This is a question from a sample midterm from my database course. The solution is not given to us for the midterm and i just wanted to ask if my solution is correct in any sense
Consider the following relation T=(N,A,I,V,L,P,C,D)
with the FD={N->AI , AV->LP, VC->PD, VL->P, LA->D, NP->IVL, CID-> LVP, AD->IP}
Find all candidate keys that consist of 3 attributes if any?
I attempted to solve the question and this is what i got:
Left Attributes = N,C
Middle Attributes = A,I,V,L,P,D
Right Attributes = None
I then made 3 attribute pairs with NC and found their closures:
NC+ = {NCAI} NO
NCA+ = {NCA} NO
NCI+ = {NCI} NO
NCV+ = {NCVPDAIL} = Get PD from VC->PD AND AI from N->AI and L from NP->IVL? Is this correct?
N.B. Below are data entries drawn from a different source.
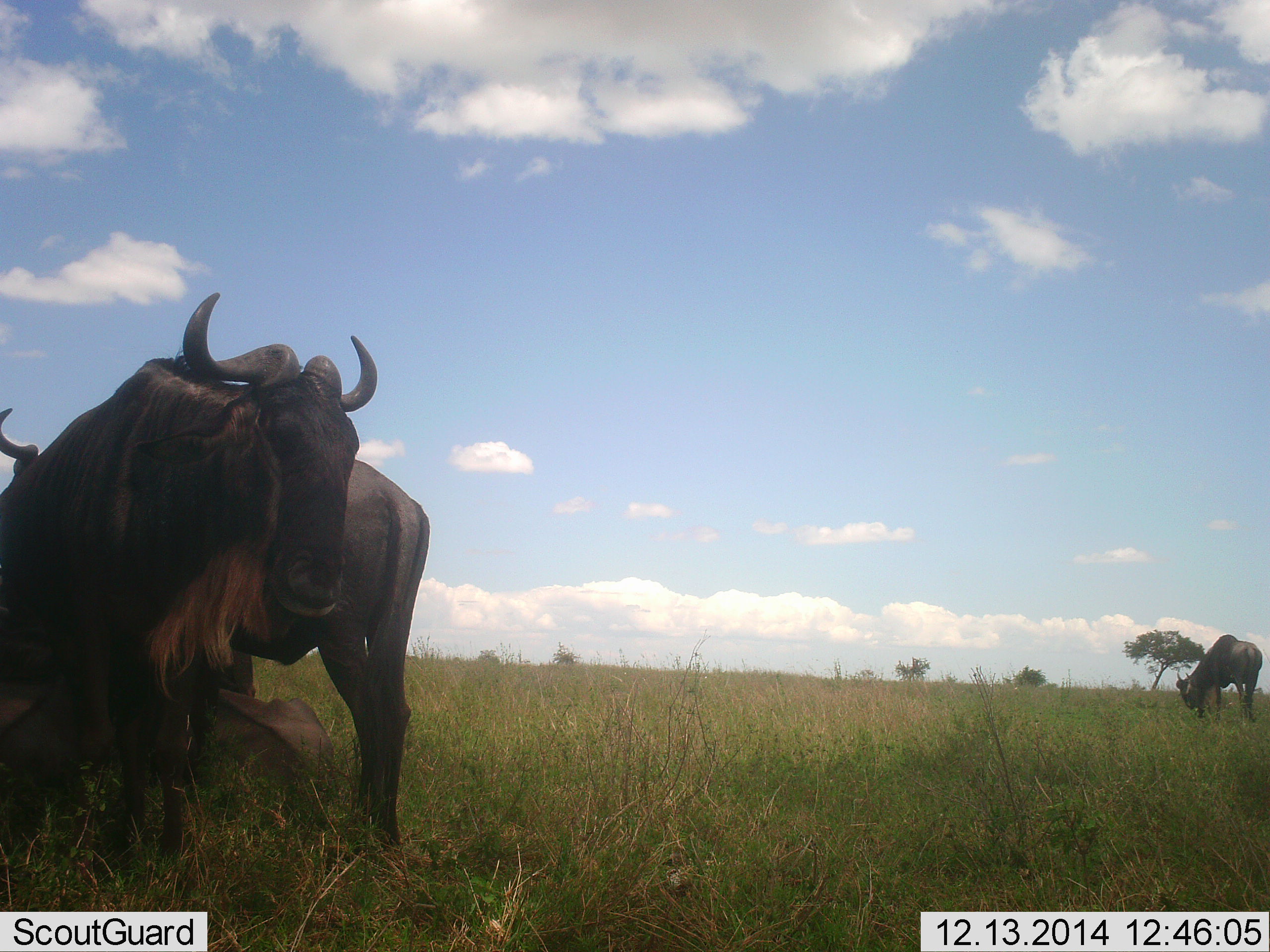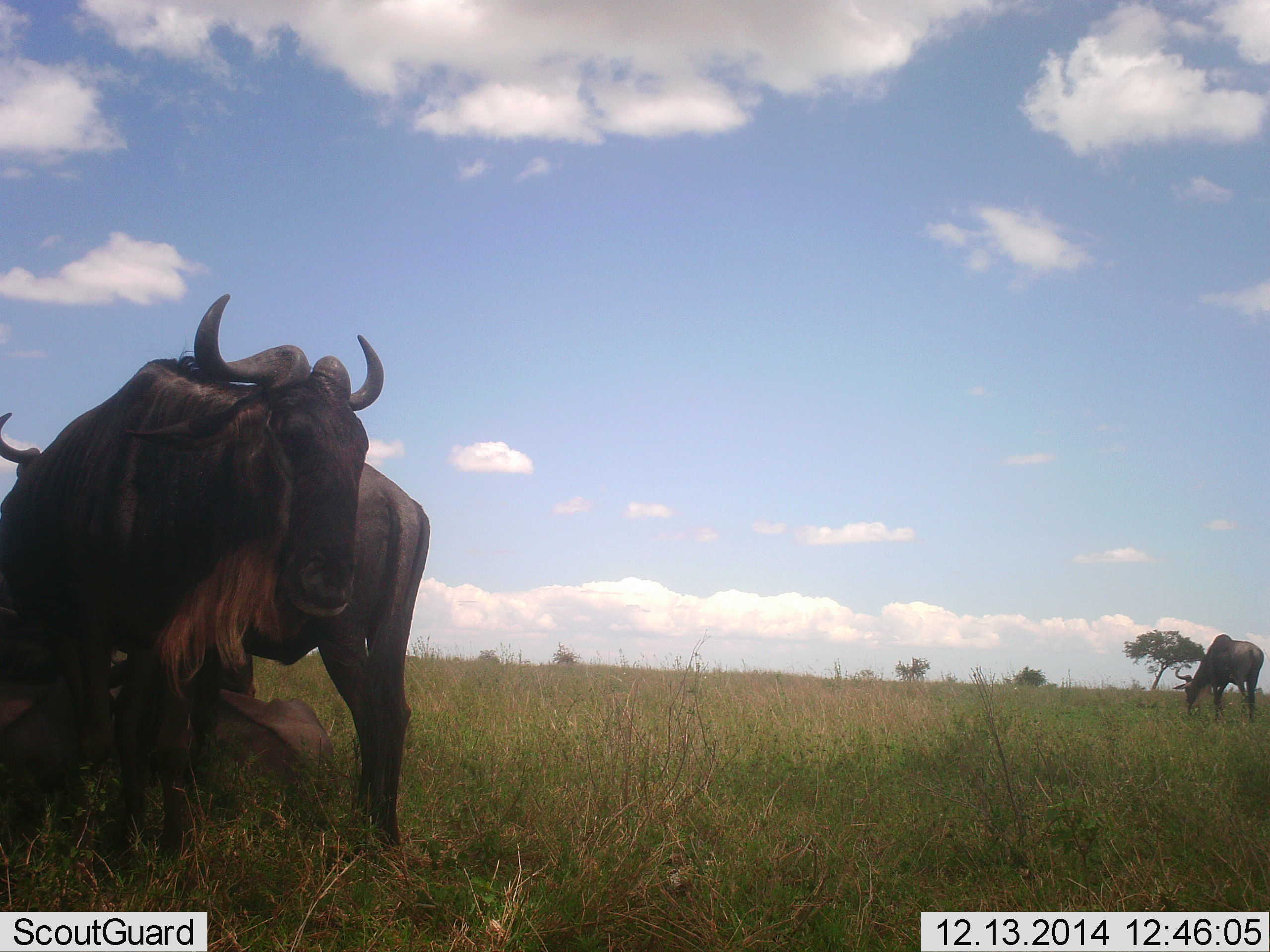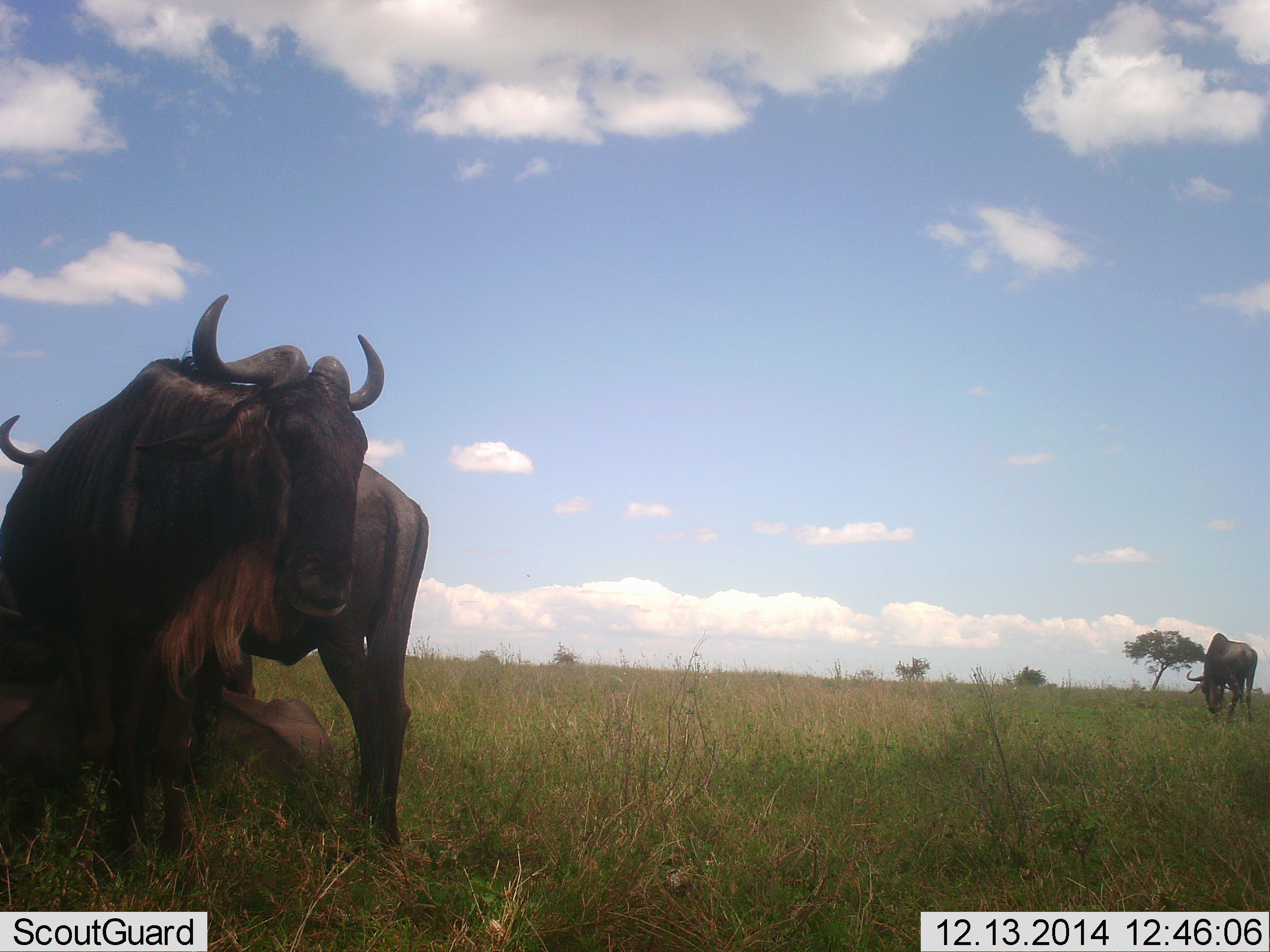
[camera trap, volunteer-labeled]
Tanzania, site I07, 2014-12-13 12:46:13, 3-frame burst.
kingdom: Animalia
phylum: Chordata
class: Mammalia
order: Artiodactyla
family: Bovidae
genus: Connochaetes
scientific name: Connochaetes taurinus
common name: blue wildebeest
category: wildebeest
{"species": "wildebeest (blue wildebeest) (Connochaetes taurinus)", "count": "4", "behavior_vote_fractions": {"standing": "100%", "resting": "70%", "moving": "0%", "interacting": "10%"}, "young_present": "10%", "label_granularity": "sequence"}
If IV is already in there can I use this dependency to get L?
NCL+ ={NCLAIDVP} = Get AI from N->AI & D from LA->A and VP from CID->LVP using same logic from above?
NCP+ = {NCPAIVLD} straight forward using same logic from above
NCD+ = {NCDAILVD} YES
So i got 4 candidate keys that have 3 attributes in them. which are NCV, NCL, NCP, NCD.
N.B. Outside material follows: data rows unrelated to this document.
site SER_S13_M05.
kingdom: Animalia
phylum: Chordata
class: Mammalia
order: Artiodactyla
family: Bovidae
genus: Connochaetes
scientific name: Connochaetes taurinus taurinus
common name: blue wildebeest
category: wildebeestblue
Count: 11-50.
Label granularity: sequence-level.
So did i nail it or there should only be one candidate key which should be NCD?
Thank you!
You have given the correct answer. The relation has only four candidate keys, NCV, NCL, NCP, NCD, all with three attributes.
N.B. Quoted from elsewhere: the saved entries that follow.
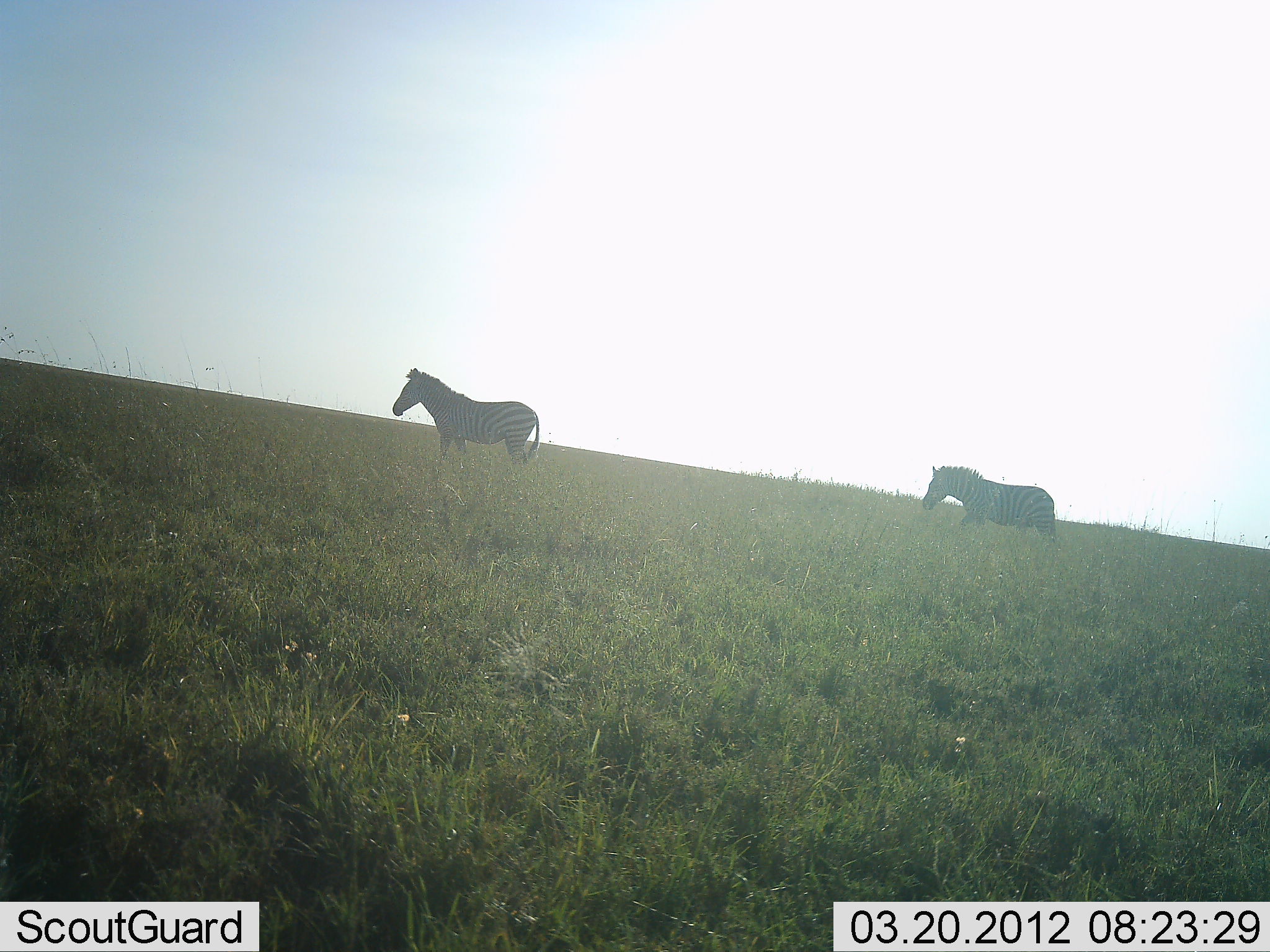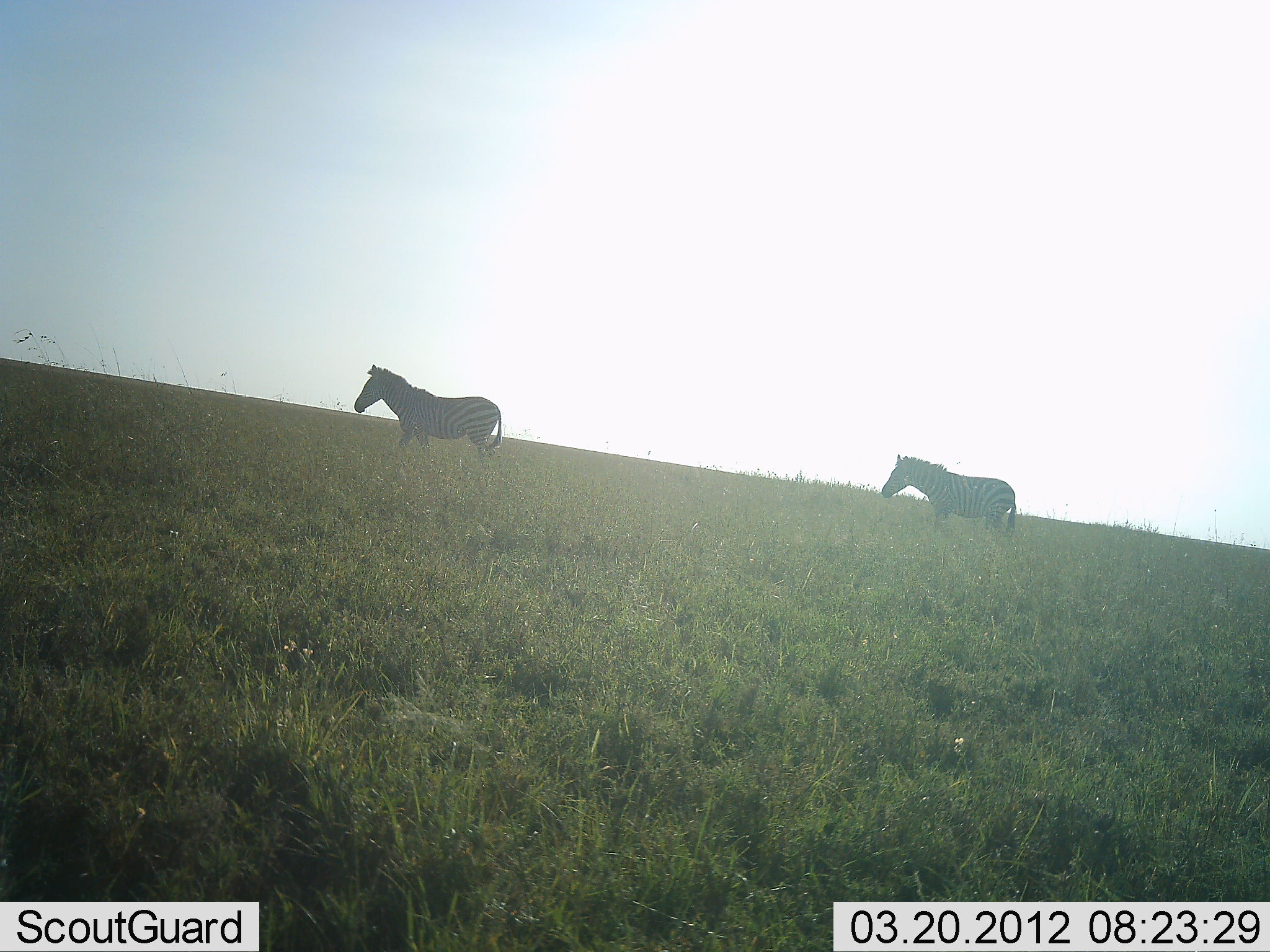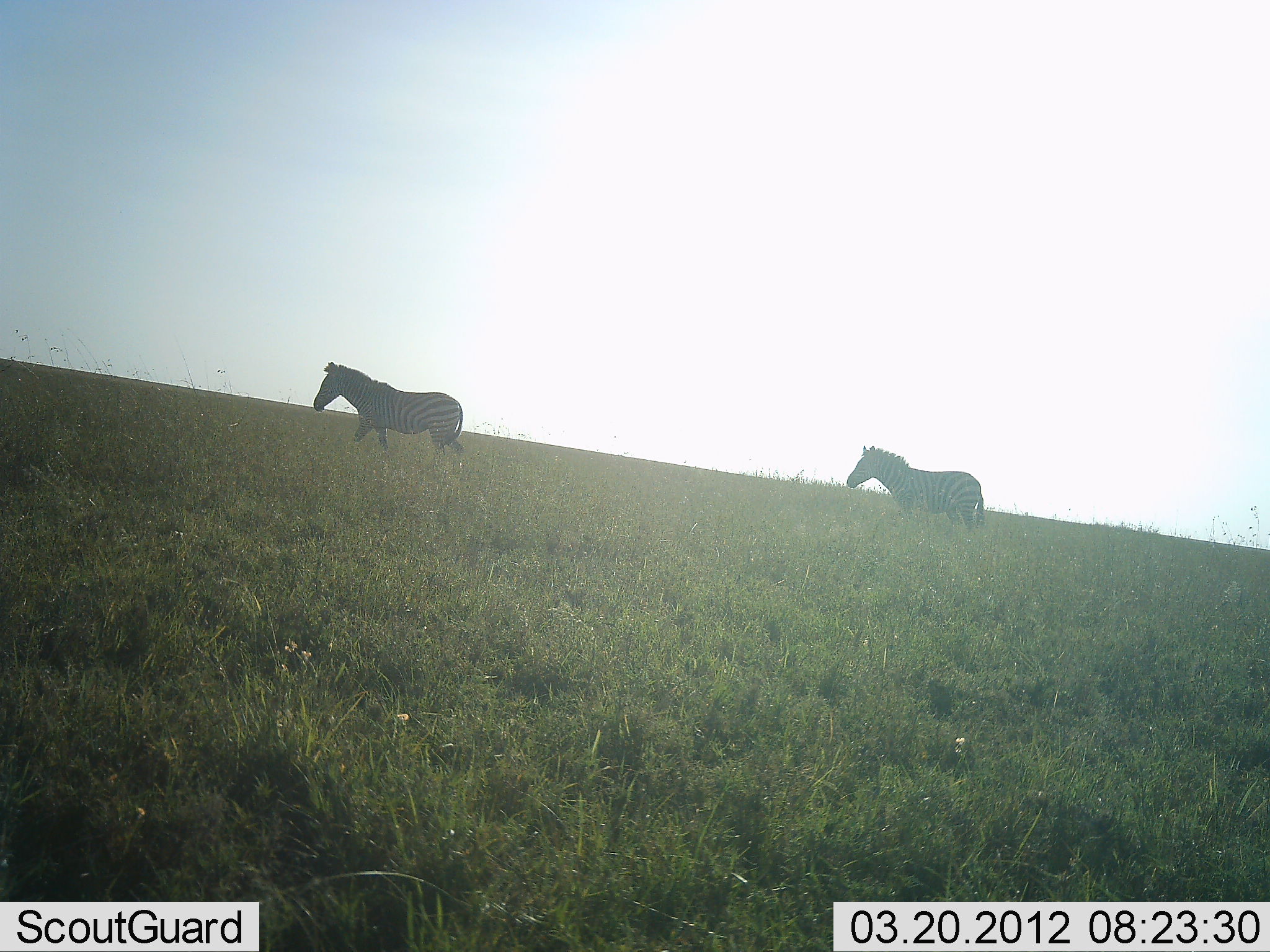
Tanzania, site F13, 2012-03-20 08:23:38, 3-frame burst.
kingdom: Animalia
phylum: Chordata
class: Mammalia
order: Perissodactyla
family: Equidae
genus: Equus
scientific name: Equus quagga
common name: plains zebra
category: zebra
Zebra (plains zebra) (Equus quagga), count 2. Behavior (volunteer vote fractions): standing 5%, resting 0%, moving 95%, interacting 0%. Young present (vote fraction): 0%. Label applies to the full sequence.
N and C must be always be present in every key, since they appear only in the left part. Trying to add to them the other attributes and computing the closure is what is needed to check which are the keys. Note that NCA+ and NCI+ are equal to NC+ and produces NCAI. You should try also the combination NCAI+, but the result is the same. So, at the end, each of the four attributes V L P and D added to NC generates a key, and your answer is correct.